Umfang der Gehaltsanpassungen
Der Sparplan von 2021 führte abgestufte Gehaltskürzungen ein, um Laienangestellte zu schützen und Entlassungen inmitten schwerwiegender Pandemieauswirkungen zu vermeiden. Die Politik senkte die Gehälter der Kardinäle um 10 % und die der Dikasterienleiter und Sekretäre um 8 %. Eine anfängliche Kürzung von 3 % für Priester und Ordensangehörige war bereits am 16. Juni 2025 durch ein päpstliches Reskript aufgehoben worden. Franziskus setzte außerdem den Sekretariatsbonus und die Bürozulage für leitende Angestellte sowie eine Aussetzung der zweijährlichen Dienstalterszulagen für alle Mitarbeiter mit Ausnahme der Geringverdiener aus. Gemäß dem neuen Dekret bleiben die bisherigen Gehaltskürzungen endgültig, und die zwischen 2021 und August 2026 einbehaltenen Gelder werden nicht rückwirkend erstattet.
- Kardinäle
- 10 %
- Dikasterienleiter und Sekretäre
- 8 %
- Priester und Ordensangehörige
- 3 %
Gehaltsgefüge im Vatikan und wirtschaftliche Erholung
Kardinäle, die der Römischen Kurie zugeordnet sind, erhalten schätzungsweise monatliche Gehälter zwischen 4.500 und 5.000 Euro sowie eine vom Vatikan bereitgestellte Unterkunft. Mitglieder des 240-köpfigen Kardinalskollegiums haben außerdem Anspruch auf eine monatliche Zulage von etwa 1.500 Euro, das sogenannte Piatto cardinalizio. Leo verfügte die Gehaltswiederherstellung nach Konsultation des Wirtschaftssekretariats unter der Leitung von Maximino Caballero. Die finanzielle Wende folgt auf eine Erholung der Tourismuseinnahmen der Vatikanischen Museen, Beiträge aus dem Heiligen Jahr und insgesamt höhere Einnahmen. Im Mai 2026 meldete die Vatikanbank einen Jahresüberschuss von 51 Millionen Euro. Die Entscheidung betrifft die Führungskräfte unter den 4.900 Mitarbeitern des Vatikans, deren allgemeine Gehaltstarife seit 2008 eingefroren sind.

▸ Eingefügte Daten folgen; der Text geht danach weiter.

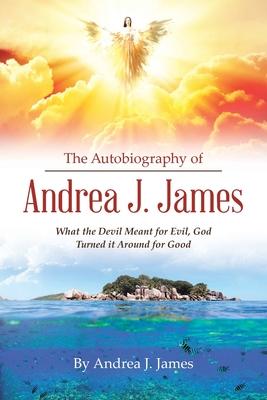 The Autobiography of Andrea J. James: What the Devil Meant for Evil, God Turned it Around for Good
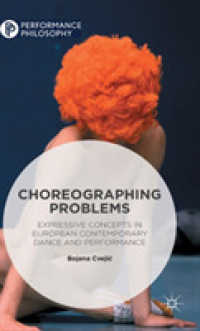 振り付けの哲学<br>Choreographing Problems : Expressive Concepts in European Contemporary Dance and Performance (Performance Philosophy)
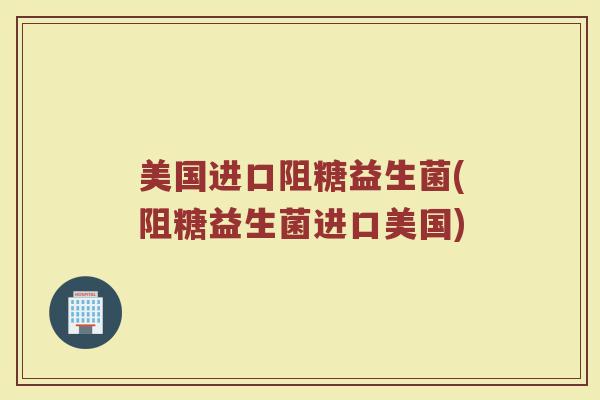 美国进口阻糖益生菌(阻糖益生菌进口美国)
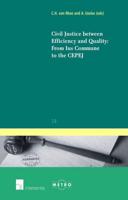 Civil Justice Between Efficiency and Quality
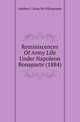 Reminiscences Of Army Life Under Napoleon Bonaparte (1884), Adelbert J. Doisy De Villargennes 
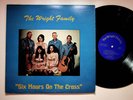 Caryville TN Wright Family Six Hours Southern Gospel Christian Vinyl LP Record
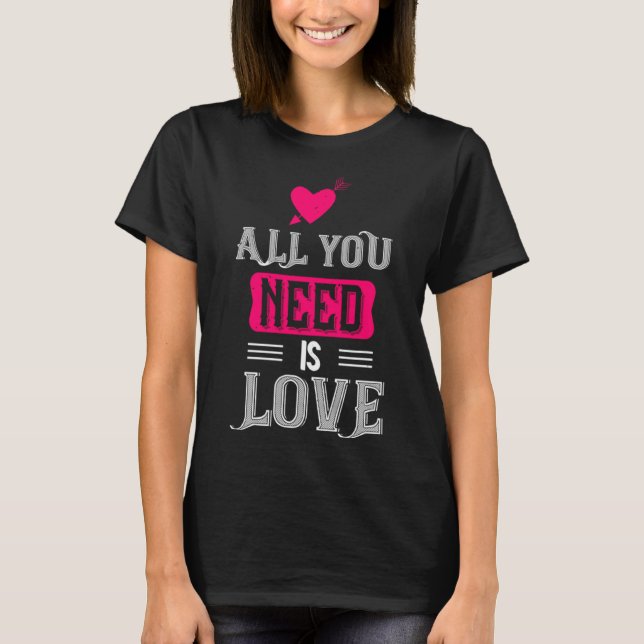 All You Need Is Love Valentines Day For Him Her  T-Shirt (Front)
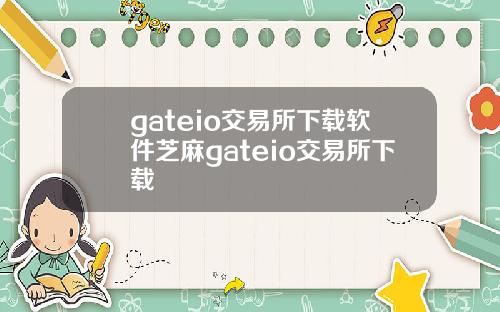 gateio交易所下载软件芝麻gateio交易所下载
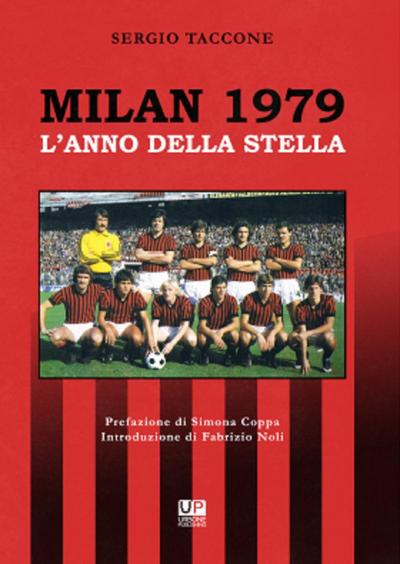 Milan 1979. L’anno della stella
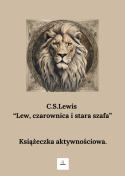 Karty pracy - "Lew, czarownica i stara szafa" C.S. Lewis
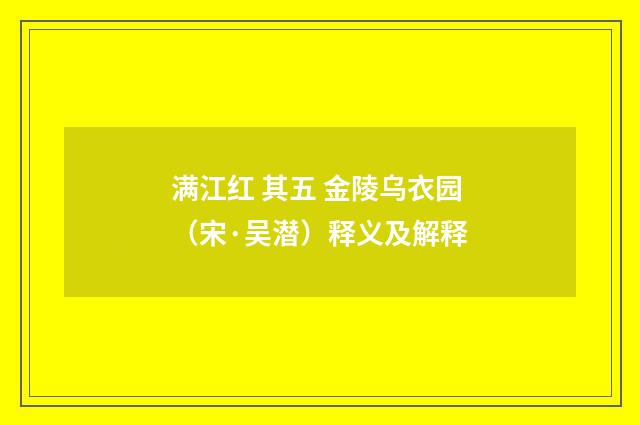 满江红 其五 金陵乌衣园（宋·吴潜）释义及解释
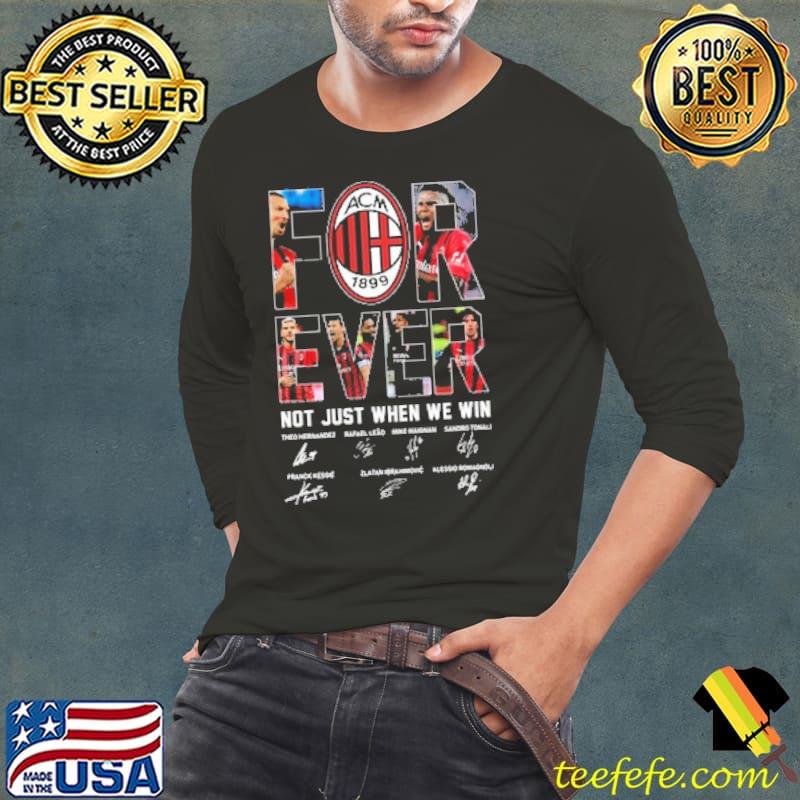Forever ACM 1899 Not Just When We Win Shirt Long Sleeve Tee Forever ACM 1899 Not Just When We Win Shirt Long Sleeve Tee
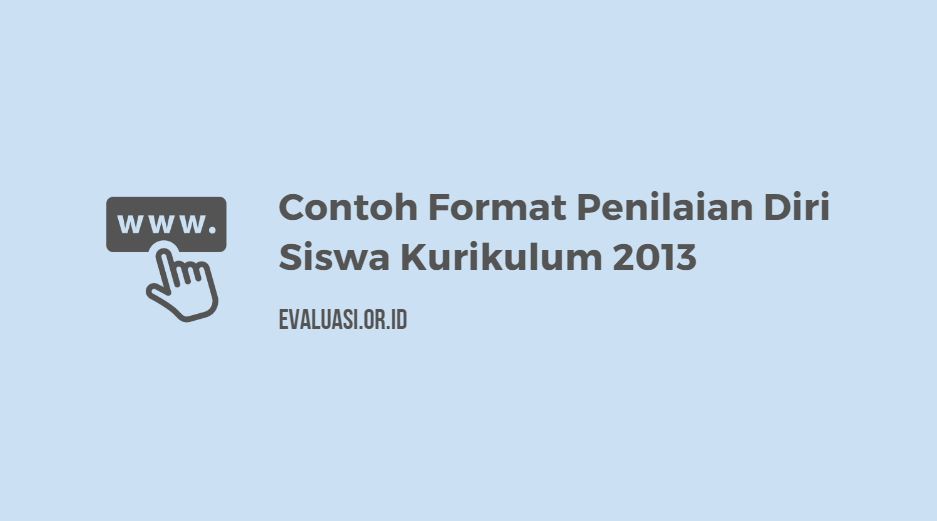 Contoh Format Penilaian Diri Siswa Kurikulum 2013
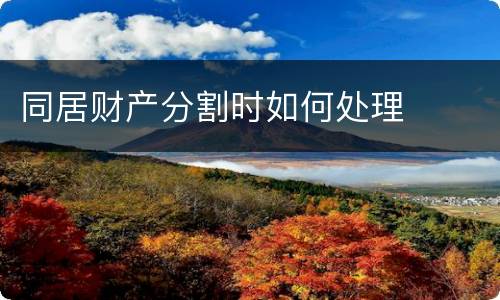 同居财产分割时如何处理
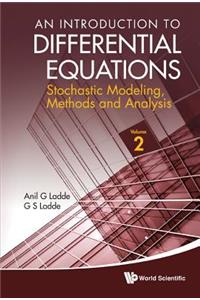 Introduction to Differential Equations, An: Stochastic Modeling, Methods and Analysis (Volume 2)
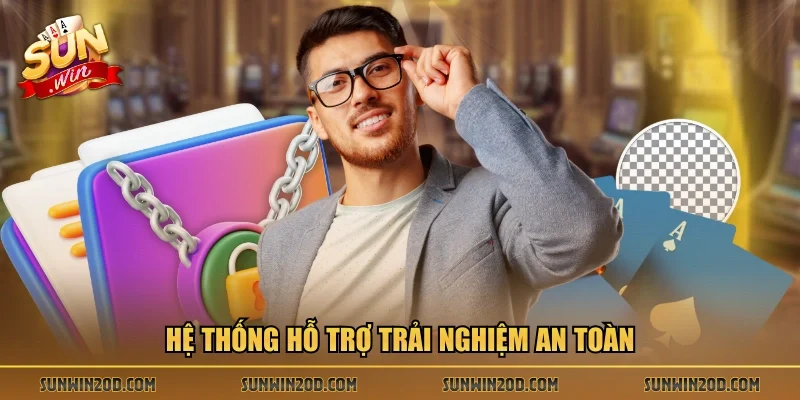 Hệ thống hỗ trợ trải nghiệm an toàn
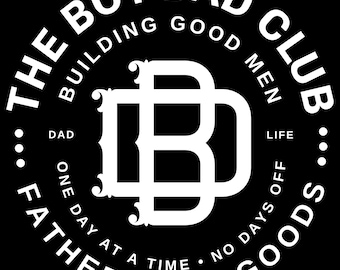 May include: Black and white circular graphic with the text "THE BOY DAD CLUB" and "FATHERHOOD GOODS". The design includes the words "BUILDING GOOD MEN", "DAD", "LIFE", "ONE DAY AT A TIME", and "NO DAYS OFF". A stylized "B" is in the center.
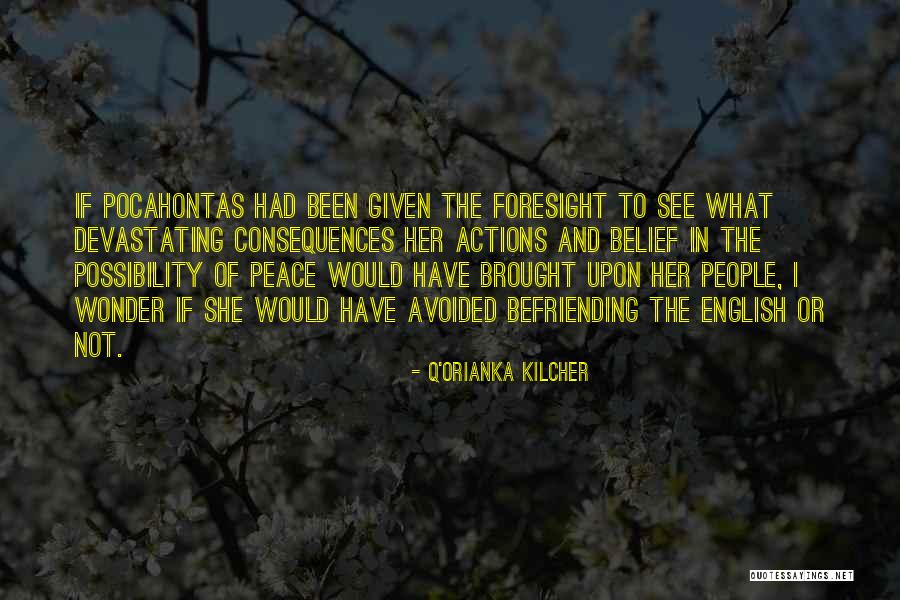 Clownery Chapter Quotes By Q'orianka Kilcher Clownery Chapter Quotes By Q'orianka Kilcher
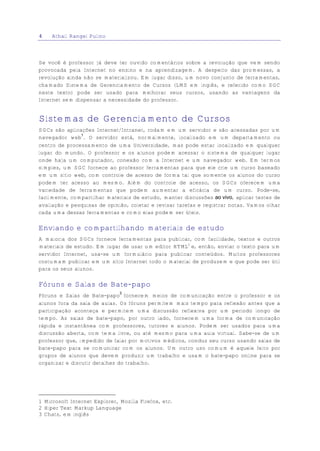 4    Athail Rangel Pulino



Se você é professor já deve ter ouvido comentários sobre a revolução que vem sendo
provocada pela Internet no ensino e na aprendizagem. A despeito das promessas, a
revolução ainda não se materializou. Em lugar disso, um novo conjunto de ferramentas,
chamado Sistema de Gerenciamento de Cursos (LMS em inglês, e referido como SGC
neste texto) pode ser usado para melhorar seus cursos, usando as vantagens da
Internet sem dispensar a necessidade do professor.


Sistemas de Gerenciamento de Cursos
SGCs são aplicações Internet/Intranet, rodam em um servidor e são acessadas por um
navegador web1. O servidor está, normalmente, localizado em um departamento ou
centro de processamento de uma Universidade, mas pode estar localizado em qualquer
lugar do mundo. O professor e os alunos podem acessar o sistema de qualquer lugar
onde haja um computador, conexão com a Internet e um navegador web. Em termos
simples, um SGC fornece ao professor ferramentas para que ele crie um curso baseado
em um sítio web, com controle de acesso de forma tal que somente os alunos do curso
podem ter acesso ao mesmo. Além do controle de acesso, os SGCs oferecem uma
variedade de ferramentas que podem aumentar a eficácia de um curso. Pode-se,
facilmente, compartilhar materiais de estudo, manter discussões ao vivo, aplicar testes de
avaliação e pesquisas de opinião, coletar e revisar tarefas e registrar notas. Vamos olhar
cada uma dessas ferramentas e como elas podem ser úteis.

Enviando e compartilhando materiais de estudo
A maioria dos SGCs fornece ferramentas para publicar, com facilidade, textos e outros
materiais de estudo. Em lugar de usar um editor HTML2 e, então, enviar o texto para um
servidor Internet, usa-se um formulário para publicar conteúdos. Muitos professores
costumam publicar em um sítio Internet todo o material de produzem e que pode ser útil
para os seus alunos.

Fóruns e Salas de Bate-papo
                               3
Fóruns e Salas de Bate-papo fornecem meios de comunicação entre o professor e os
alunos fora da sala de aulas. Os fóruns permitem mais tempo para reflexão antes que a
participação aconteça e permitem uma discussão reflexiva por um período longo de
tempo. As salas de bate-papo, por outro lado, fornecem uma forma de comunicação
rápida e instantânea com professores, tutores e alunos. Podem ser usados para uma
discussão aberta, com tema livre, ou até mesmo para uma aula virtual. Sabe-se de um
professor que, impedido de falar por motivos médicos, conduz seu curso usando salas de
bate-papo para se comunicar com os alunos. Um outro uso comum é aquele feito por
grupos de alunos que devem produzir um trabalho e usam o bate-papo online para se
organizar e discutir detalhes do trabalho.




1 Microsoft Internet Explorer, Mozilla Firefox, etc.
2 Hiper Text Markup Language
3 Chats, em inglês
 
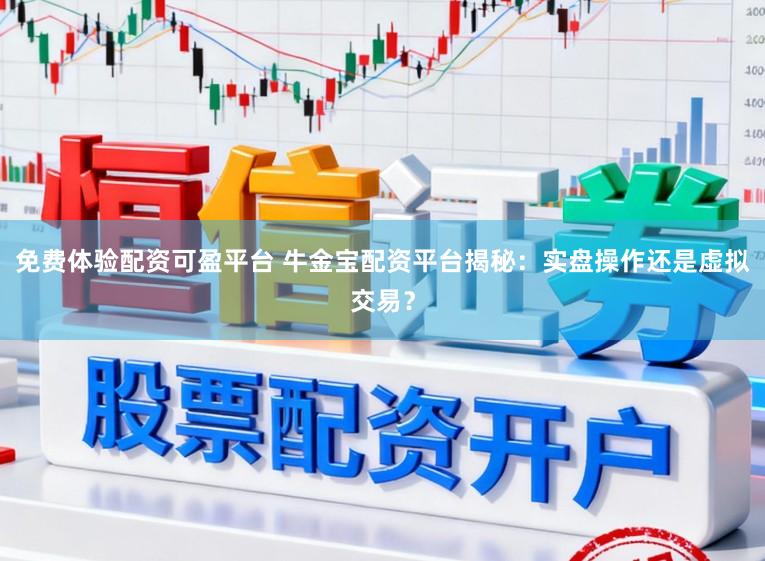 免费体验配资可盈平台 牛金宝配资平台揭秘:实盘操作还是虚拟交易?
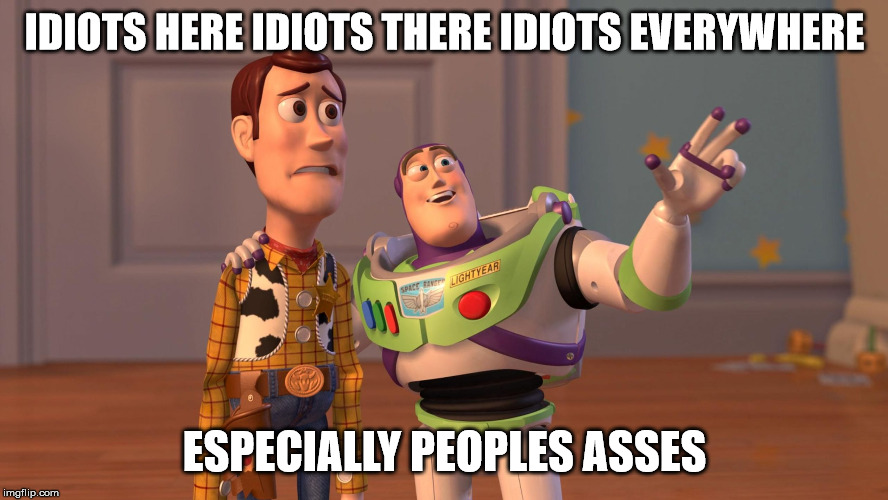 Idiots everywhere | IDIOTS HERE IDIOTS THERE IDIOTS EVERYWHERE; ESPECIALLY PEOPLES ASSES | image tagged in buzz and woody | made w/ Imgflip meme maker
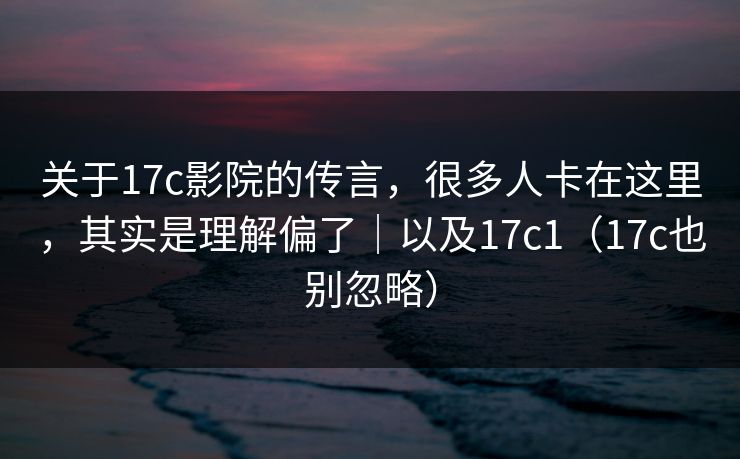 关于17c影院的传言,很多人卡在这里,其实是理解偏了|以及17c1(17c也别忽略) 关于17c影院的传言,很多人卡在这里,其实是理解偏了|以及17c1(17c也别忽略)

- Papst Franziskus kürzt die Gehälter der Führungskräfte um bis zu 10 %, um Pandemiedefizite einzudämmen
- Heiliger Stuhl hebt die 3%ige Gehaltskürzung für Priester und Ordensangehörige auf
- Vatikanbank meldet einen Jahresüberschuss von 51 Millionen Euro
- Wiederherstellung der Gehälter auf Vorkrisenniveau tritt gemäß neuem Dekret in Kraft
- Papst Leo XIV. veröffentlicht Motu Proprio zur Aufhebung des Sparerlasses von 2021
Zusätzliche Verwaltungsentscheidungen
Neben dem Gehaltsdekret änderte Leo die Verwaltungspläne für die Infrastruktur des Heiligen Stuhls. Der Pontifex sagte ein von Franziskus genehmigtes Projekt zur Verlagerung umfangreicher Teile der Archive der Vatikanischen Bibliothek außerhalb des souveränen Stadtstaates ab und ordnete stattdessen den Bau eines neuen Lagergebäudes innerhalb der Vatikanmauern an. Der Papst hielt an seinem Geburtstag einen regulären Terminplan ein und besuchte die Vatikanische Apostolische Bibliothek, um die Ausstellung „AQVA. Catástrofe y maravilla“ zu eröffnen. Während des Besuchs erinnerte Leo daran, dass seine Mutter als Bibliothekarin gearbeitet hatte, und forderte die physische Auseinandersetzung mit den Sammlungen neben dem digitalen Zugang.